Document segment -
--
[ClusterLabs] Coming in 1.1.15: Event-driven alerts
Klaus Wenninger
kwenning at redhat.com
Wed Apr 27 18:14:27 UTC 2016
On 04/27/2016 04:19 PM, renayama19661014 at ybb.ne.jp wrote:
> Hi All,
>
> We have a request for a new SNMP function.
>
>
> The order of traps is not right.
>
> The turn of the trap is not sometimes followed.
> This is because the handling of notice carries out "path" in async.
> I think that it is necessary to wait for completion of the practice at "path" unit of "alerts".
>
> The turn of the trap is different from the real stop order of the resource.
Writing the alerts in a local list and having the alert-scripts called
in a serialized manner
would lead to the snmptrap-tool creating timestamps in the order of the
occurrence
of the alerts.
Having the snmp-manager order the traps by timestamp this would indeed
lead to
seeing them in the order they had occured.
--
Work task 1 - In the mailing-list post, reproduce the part that opens with the words containing "[ClusterLabs] Coming in" and closes with "not sometimes followed.", replacing "traps" with "notifications" throughout.
Work task 2 -
Answer these questions on the mailing-list post:
(a) On what date and at what time was Klaus Wenninger's reply sent?
(b) What kind of new function is the request about?
(c) Which tool would create timestamps in the order of the alerts' occurrence?
The data that comes next has no role here.

Data section -
--
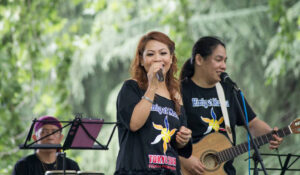 Yolanda Tasico at 2014 Filipino Music Festival organized by Global Peace Foundation Japan.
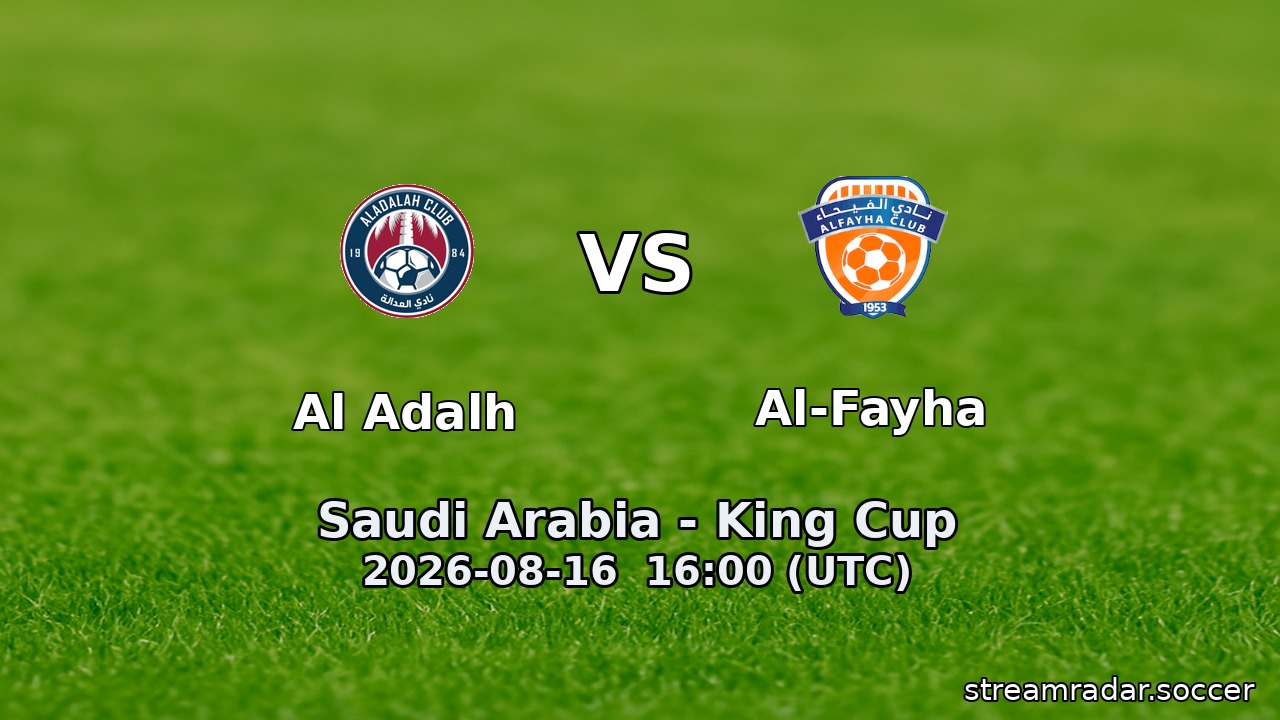 Al Adalh vs Al-Fayha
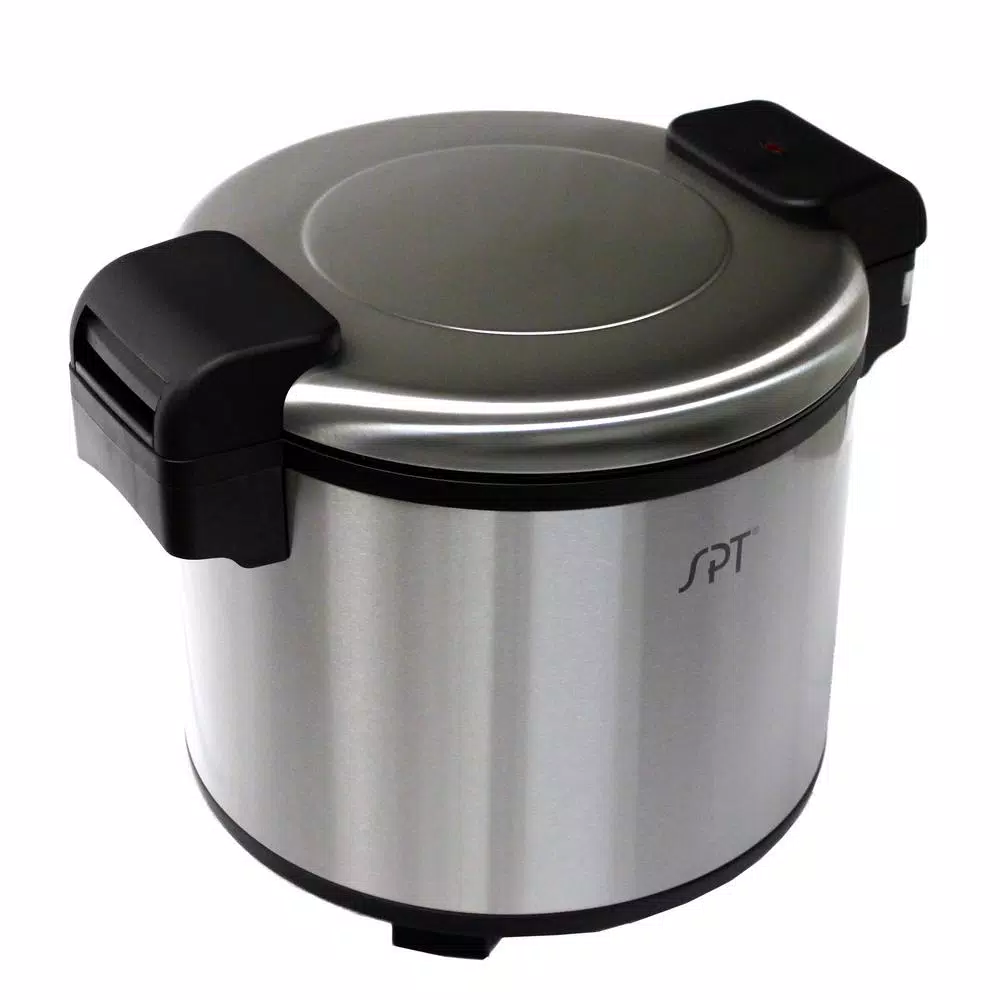 SPT 21.1 Qt. Stainless Steel Heavy Duty Rice Warmer (not a cooker) 160 Cup (cooked rice) Cookers SPT 21.1 Qt. Stainless Steel Heavy Duty Rice Warmer (not A Cooker) 160 Cup (cooked Rice) -Costway Shop stainless steel spt rice cookers scw 80m c3 1000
--
Final answer 1 -
[ClusterLabs] Coming in 1.1.15: Event-driven alerts
Klaus Wenninger
kwenning at redhat.com
Wed Apr 27 18:14:27 UTC 2016
On 04/27/2016 04:19 PM, renayama19661014 at ybb.ne.jp wrote:
> Hi All,
>
> We have a request for a new SNMP function.
>
>
> The order of notifications is not right.
>
> The turn of the trap is not sometimes followed.

Final answer 2 -
(a) Wed Apr 27 2016, 18:14:27 UTC
(b) A new SNMP function
(c) The snmptrap-tool